**Task description:**
Reproduce the entries exactly and omit the pictures.
[Opening Dataset section]
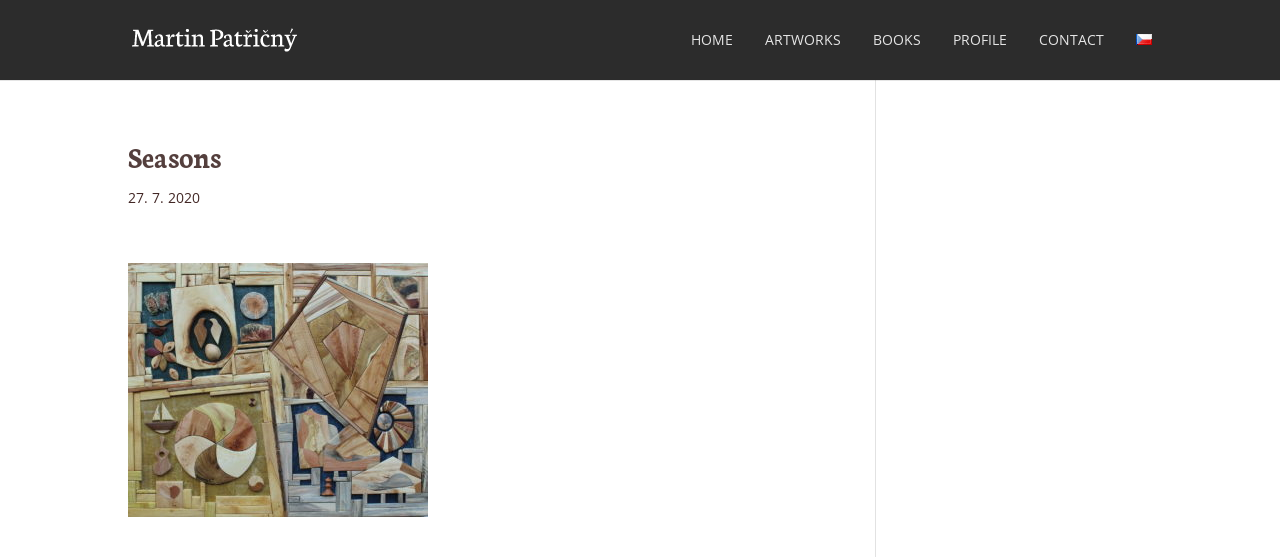

--- FILE ---
content_type: text/css; charset=utf-8
request_url: https://www.patricny.com/wp-content/themes/Patricny/style.css
body_size: -157
content:
/*
Theme Name: Patricny
Author: BORN DIGITAL
Author URI: https://www.borndigital.cz/
Template: Divi
Version: 1.0.0
*/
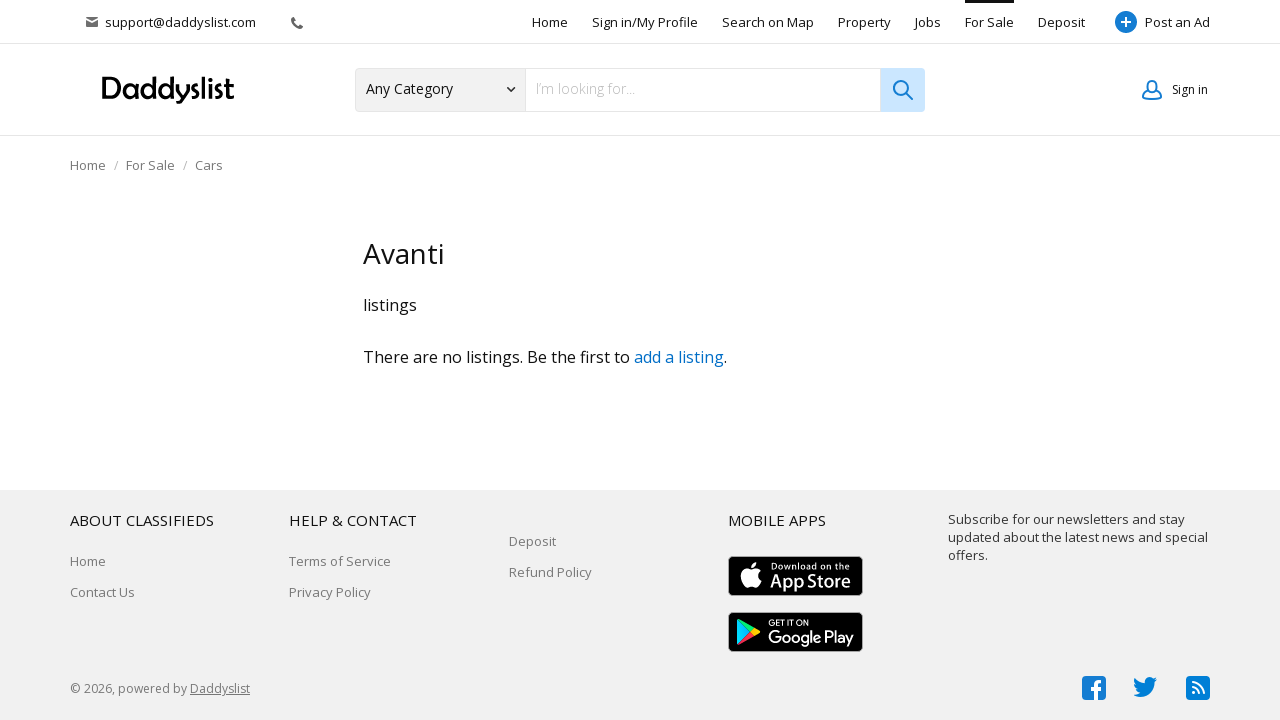

--- FILE ---
content_type: image/svg+xml
request_url: https://daddyslist.com/templates/general_nova/img/dropdown-arrow.svg
body_size: -68
content:
<svg viewBox="0 0 22 6" xmlns="http://www.w3.org/2000/svg" xmlns:xlink="http://www.w3.org/1999/xlink" preserveAspectRatio="xMidYMid">
    <path fill="#333333" d="M5,3.58,1.72.29A1,1,0,0,0,.29,1.72l4,4a1,1,0,0,0,1.43,0l4-4A1,1,0,0,0,8.28.29Z"></path>
</svg>
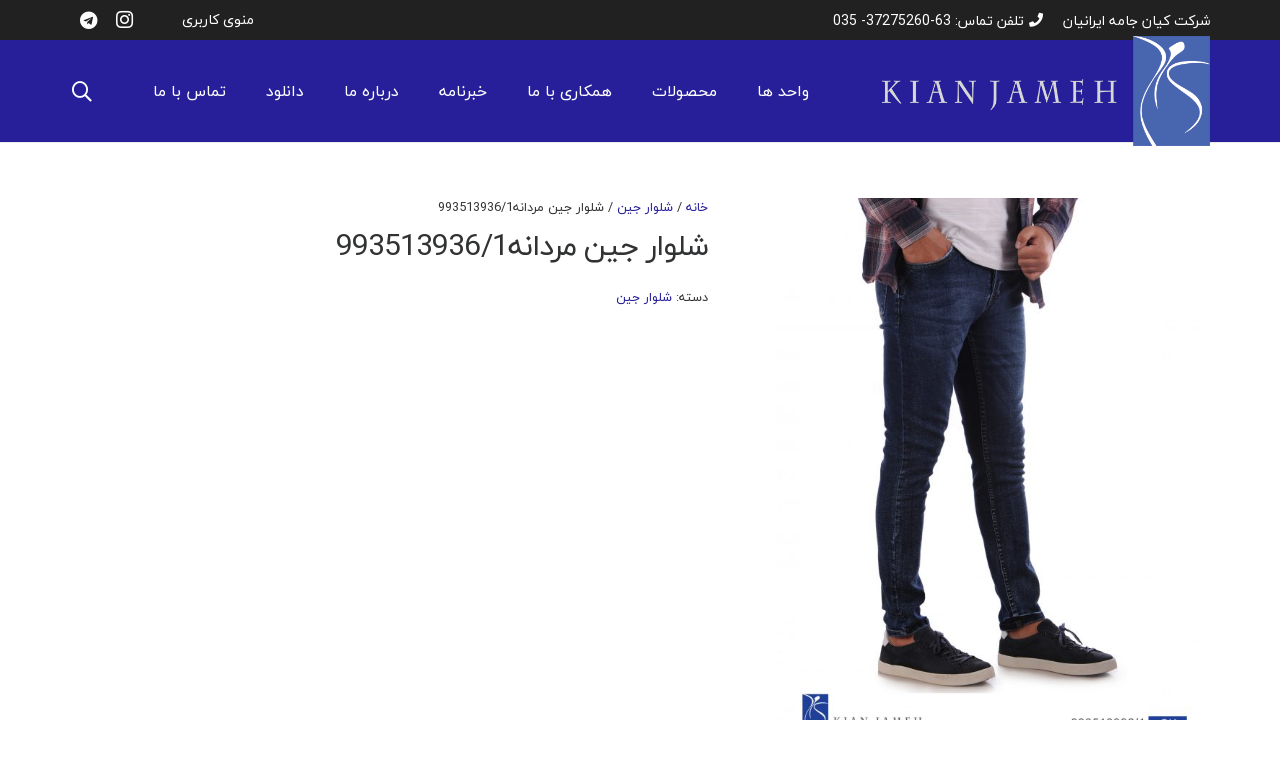

--- FILE ---
content_type: image/svg+xml
request_url: https://persianpoushesh.com/wp-content/uploads/2021/logo.svg
body_size: 813
content:
<?xml version="1.0" encoding="UTF-8"?>
<svg xmlns="http://www.w3.org/2000/svg" xmlns:xlink="http://www.w3.org/1999/xlink" width="10pt" height="17pt" viewBox="0 0 10 17" version="1.1">
<g id="surface1">
<path style=" stroke:none;fill-rule:nonzero;fill:rgb(76.862745%,0%,45.882353%);fill-opacity:1;" d="M 9.996094 10.699219 C 9.996094 9.976562 9.703125 9.285156 9.183594 8.773438 C 8.664062 8.261719 7.960938 7.976562 7.226562 7.972656 L 7.191406 7.972656 C 6.460938 7.972656 5.757812 8.261719 5.242188 8.773438 C 4.722656 9.285156 4.433594 9.976562 4.429688 10.699219 L 4.429688 12.476562 C 4.429688 12.921875 4.800781 13.285156 5.257812 13.289062 L 5.351562 13.289062 C 5.808594 13.285156 6.175781 12.921875 6.175781 12.476562 L 6.175781 10.699219 C 6.171875 10.433594 6.28125 10.175781 6.472656 9.988281 C 6.664062 9.800781 6.921875 9.695312 7.191406 9.695312 L 7.226562 9.695312 C 7.5 9.695312 7.761719 9.800781 7.953125 9.988281 C 8.140625 10.179688 8.246094 10.433594 8.246094 10.699219 C 8.246094 12.097656 8.40625 13.242188 7.292969 14.335938 C 6.691406 14.9375 5.863281 15.277344 5.003906 15.277344 C 4.136719 15.277344 3.308594 14.9375 2.707031 14.335938 C 2.09375 13.734375 1.753906 12.921875 1.753906 12.074219 L 1.753906 2.730469 C 1.75 2.460938 1.859375 2.207031 2.050781 2.015625 C 2.242188 1.828125 2.5 1.722656 2.773438 1.726562 L 2.808594 1.726562 C 3.078125 1.722656 3.339844 1.828125 3.53125 2.015625 C 3.722656 2.207031 3.828125 2.464844 3.828125 2.730469 L 3.828125 7.128906 C 3.828125 7.578125 4.195312 7.941406 4.65625 7.945312 L 4.765625 7.945312 C 5.222656 7.941406 5.589844 7.574219 5.585938 7.128906 L 5.585938 2.730469 C 5.585938 2.007812 5.289062 1.3125 4.765625 0.800781 C 4.25 0.289062 3.542969 0 2.808594 0 L 2.773438 0 C 2.035156 -0.00390625 1.328125 0.285156 0.8125 0.800781 C 0.296875 1.316406 0.00390625 2.007812 0.00390625 2.730469 L 0.00390625 12.074219 C 0.00390625 13.375 0.53125 14.625 1.46875 15.554688 C 2.394531 16.472656 3.660156 16.996094 4.980469 17 C 6.300781 16.996094 7.566406 16.476562 8.492188 15.554688 C 10.058594 14.058594 9.996094 12.621094 9.996094 10.699219 Z M 9.996094 10.699219 "/>
</g>
</svg>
[Closing Dataset section]
**Solution to the problem:**
--- FILE ---
content_type: text/css; charset=utf-8
request_url: https://www.patricny.com/wp-content/themes/Patricny/style.css
body_size: -157
content:
/*
Theme Name: Patricny
Author: BORN DIGITAL
Author URI: https://www.borndigital.cz/
Template: Divi
Version: 1.0.0
*/

--- FILE ---
content_type: image/svg+xml
request_url: https://daddyslist.com/templates/general_nova/img/dropdown-arrow.svg
body_size: -68
content:
<svg viewBox="0 0 22 6" xmlns="http://www.w3.org/2000/svg" xmlns:xlink="http://www.w3.org/1999/xlink" preserveAspectRatio="xMidYMid">
    <path fill="#333333" d="M5,3.58,1.72.29A1,1,0,0,0,.29,1.72l4,4a1,1,0,0,0,1.43,0l4-4A1,1,0,0,0,8.28.29Z"></path>
</svg>

--- FILE ---
content_type: image/svg+xml
request_url: https://persianpoushesh.com/wp-content/uploads/2021/logo.svg
body_size: 813
content:
<?xml version="1.0" encoding="UTF-8"?>
<svg xmlns="http://www.w3.org/2000/svg" xmlns:xlink="http://www.w3.org/1999/xlink" width="10pt" height="17pt" viewBox="0 0 10 17" version="1.1">
<g id="surface1">
<path style=" stroke:none;fill-rule:nonzero;fill:rgb(76.862745%,0%,45.882353%);fill-opacity:1;" d="M 9.996094 10.699219 C 9.996094 9.976562 9.703125 9.285156 9.183594 8.773438 C 8.664062 8.261719 7.960938 7.976562 7.226562 7.972656 L 7.191406 7.972656 C 6.460938 7.972656 5.757812 8.261719 5.242188 8.773438 C 4.722656 9.285156 4.433594 9.976562 4.429688 10.699219 L 4.429688 12.476562 C 4.429688 12.921875 4.800781 13.285156 5.257812 13.289062 L 5.351562 13.289062 C 5.808594 13.285156 6.175781 12.921875 6.175781 12.476562 L 6.175781 10.699219 C 6.171875 10.433594 6.28125 10.175781 6.472656 9.988281 C 6.664062 9.800781 6.921875 9.695312 7.191406 9.695312 L 7.226562 9.695312 C 7.5 9.695312 7.761719 9.800781 7.953125 9.988281 C 8.140625 10.179688 8.246094 10.433594 8.246094 10.699219 C 8.246094 12.097656 8.40625 13.242188 7.292969 14.335938 C 6.691406 14.9375 5.863281 15.277344 5.003906 15.277344 C 4.136719 15.277344 3.308594 14.9375 2.707031 14.335938 C 2.09375 13.734375 1.753906 12.921875 1.753906 12.074219 L 1.753906 2.730469 C 1.75 2.460938 1.859375 2.207031 2.050781 2.015625 C 2.242188 1.828125 2.5 1.722656 2.773438 1.726562 L 2.808594 1.726562 C 3.078125 1.722656 3.339844 1.828125 3.53125 2.015625 C 3.722656 2.207031 3.828125 2.464844 3.828125 2.730469 L 3.828125 7.128906 C 3.828125 7.578125 4.195312 7.941406 4.65625 7.945312 L 4.765625 7.945312 C 5.222656 7.941406 5.589844 7.574219 5.585938 7.128906 L 5.585938 2.730469 C 5.585938 2.007812 5.289062 1.3125 4.765625 0.800781 C 4.25 0.289062 3.542969 0 2.808594 0 L 2.773438 0 C 2.035156 -0.00390625 1.328125 0.285156 0.8125 0.800781 C 0.296875 1.316406 0.00390625 2.007812 0.00390625 2.730469 L 0.00390625 12.074219 C 0.00390625 13.375 0.53125 14.625 1.46875 15.554688 C 2.394531 16.472656 3.660156 16.996094 4.980469 17 C 6.300781 16.996094 7.566406 16.476562 8.492188 15.554688 C 10.058594 14.058594 9.996094 12.621094 9.996094 10.699219 Z M 9.996094 10.699219 "/>
</g>
</svg>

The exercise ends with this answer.